Und doch richtete sich bei den meisten hier der Blick auch immer nach vorne, sodass sich letztlich neben all der Frustration die Frage in den Mittelpunkt drängte: Wie kann eine bessere Zukunft für Gelsenkirchen aussehen?
Wie kann die Zukunft aussehen?
Im April 2022 steht Karin Welge, die Oberbürgermeisterin Gelsenkirchens, in einer großen Halle und spricht in ein Mikrofon. „Sehr geehrte Regionaldirektoren, meine sehr geehrten Damen und Herren des Lenkungskreis Bergbau, Sie sind eigentlich die Alterfahreneren in dem Thema als ich, trotzdem habe ich heute die Aufgabe, ein Grußwort zu sprechen.“
An der Decke über ihr hängen Hunderte geflochtene Drahtkörbe. In den Kauenkörben bewahrten die Bergmänner, die hier in der Zeche Westerholt bis 2008 arbeiteten, ihre Alltagskleidung auf. Nun, gut 14 Jahre später, stehen hier Männer und Frauen in Geschäftskleidung vor Karin Welge, als diese einige Grußworte an den sogenannten Lenkungskreis zur Bergbauflächenvereinbarung richtet.
Es folgen zwei Stunden Vorträge unterschiedlichster Vertreter und Vertreterinnen aus verschiedenen Städten, die Projekte vorstellen, die gerade in ihren Kommunen realisiert werden. „Beispielhafte Wirtschaftsflächenentwicklung“ nennen sie das.
Oberbürgermeisterin Karin Welge kennt das Projekt schon aus ihrer Zeit als Kämmerin.© Deutschlandradio / Marius Elfering
Auch das Gelände, auf dem der Termin an diesem Tag stattfindet, ist solch ein Vorhaben. Auf der
Projektseite der Neuen Zeche Westerholt spricht man von dem Ziel, „den Zechenstandort als Motor für die Region vielfältig und multifunktional in den Bereichen Arbeit, Bildung, Energie und Wohnen zu qualifizieren.“ Kurzum: Hier wird abgerissen, gebaut, verändert.
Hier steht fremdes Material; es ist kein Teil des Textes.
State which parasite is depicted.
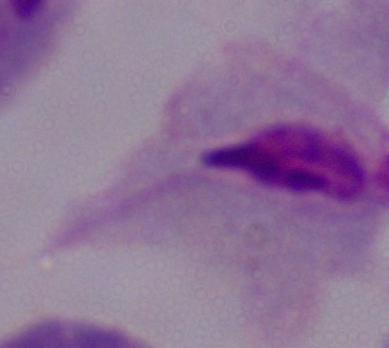

This is a trichomonad.

Summary:
  - Magnification: 1000x
  - Modality: photomicrograph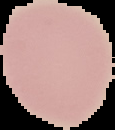
Result: no Plasmodium parasites detected. Cell region segmented out of the field of view; the surrounding area is masked to black. Image is 115×130 pixels. From a thin blood smear.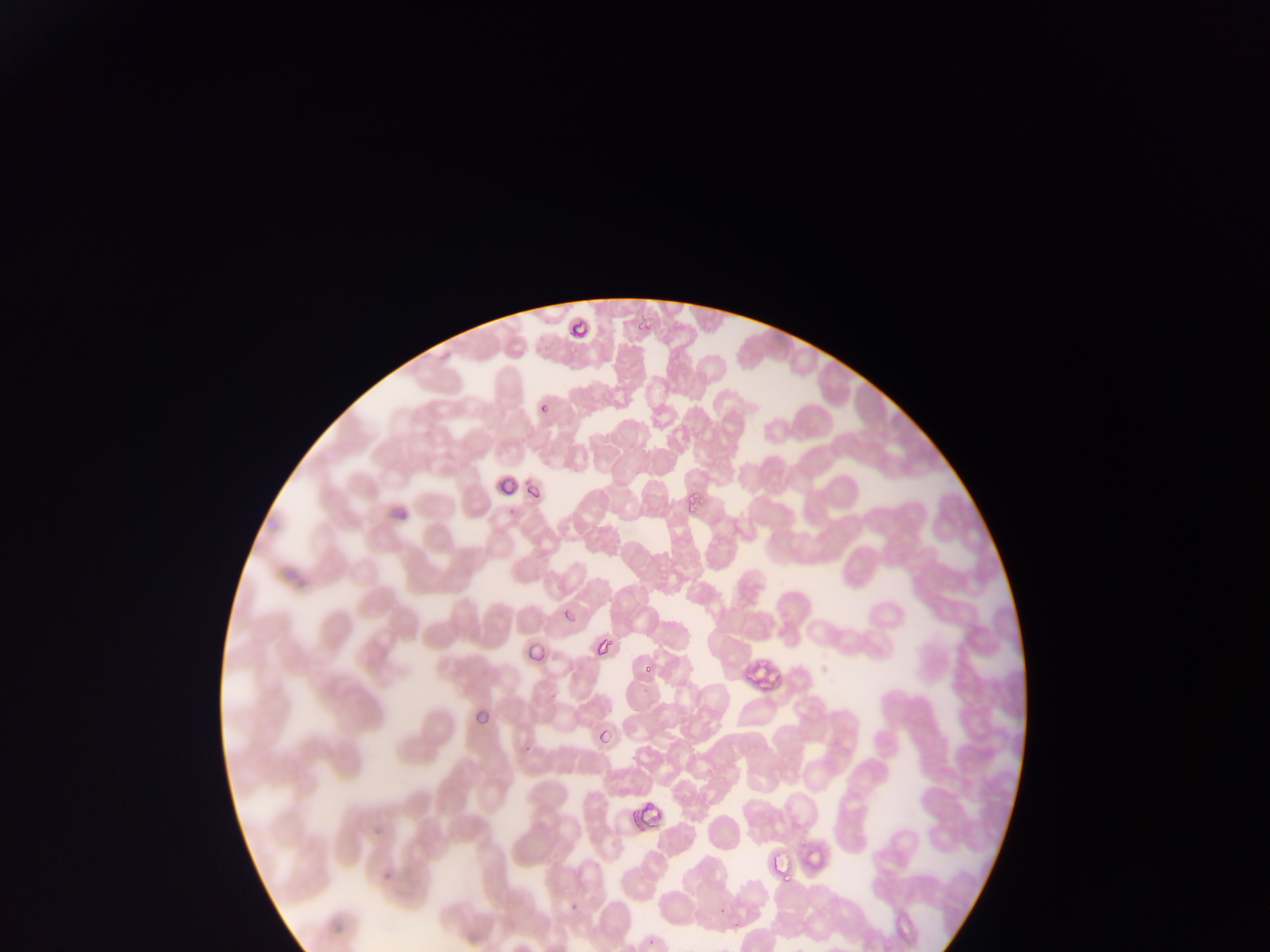 Approximate bounding boxes as [left, top, right, bottom] in pixels. Plasmodium parasite locations: [568, 314, 591, 336], [636, 315, 659, 333], [530, 393, 558, 425], [497, 467, 511, 504], [521, 474, 541, 502], [675, 481, 719, 517], [381, 496, 412, 533], [559, 605, 592, 625], [590, 637, 617, 659], [521, 645, 551, 667], [741, 654, 778, 689], [639, 663, 661, 673], [465, 697, 498, 736], [590, 722, 620, 753], [629, 790, 680, 839], [763, 845, 796, 888], [806, 845, 834, 869], [378, 863, 399, 890], [567, 901, 582, 912], [714, 902, 733, 919], [327, 912, 350, 952], [644, 933, 663, 949]. Mobile-phone photograph taken through the microscope. Image is 1270×952 pixels. Single field of view. Thin blood smear. Collected in Ghana.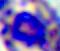
Summary:
  - Modality: micrograph
  - Identification: white blood cell
  - Magnification: 400xPoint out each Plasmodium parasite.
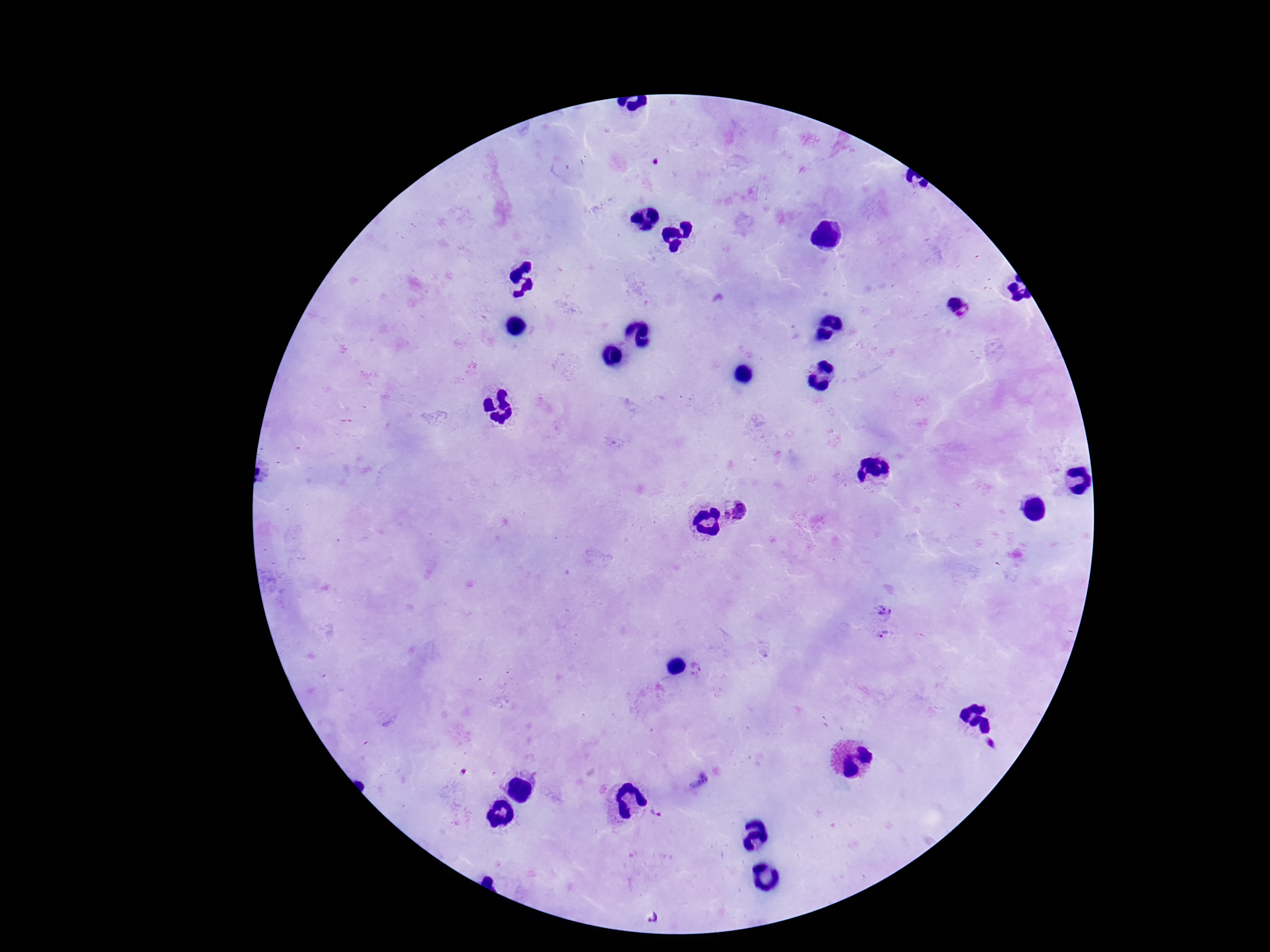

Ich bin von Anfang an in dem Prozess, zumindest am Rande, dabei gewesen, nachher etwas intensiver als Kämmerin, als es um die Verträge ging. Und ich sage Ihnen ganz ehrlich: Auch ich bin manchmal in der Situation, so ein bisschen Schnappatmung zu kriegen, zu sagen: Geht das nicht schneller, warum dauert das so lange? Verlieren wir nicht auf der Strecke die Leute?
Karin Welge
Wenn es um die zukünftige Entwicklung Gelsenkirchens geht, lohnt sich ein Blick auf dieses Projekt. Neben Wohnungen und Unternehmensstandorten sollen auf dem Gelände der Zeche Westerholt auch Kunst und Industriekultur ihren Platz finden.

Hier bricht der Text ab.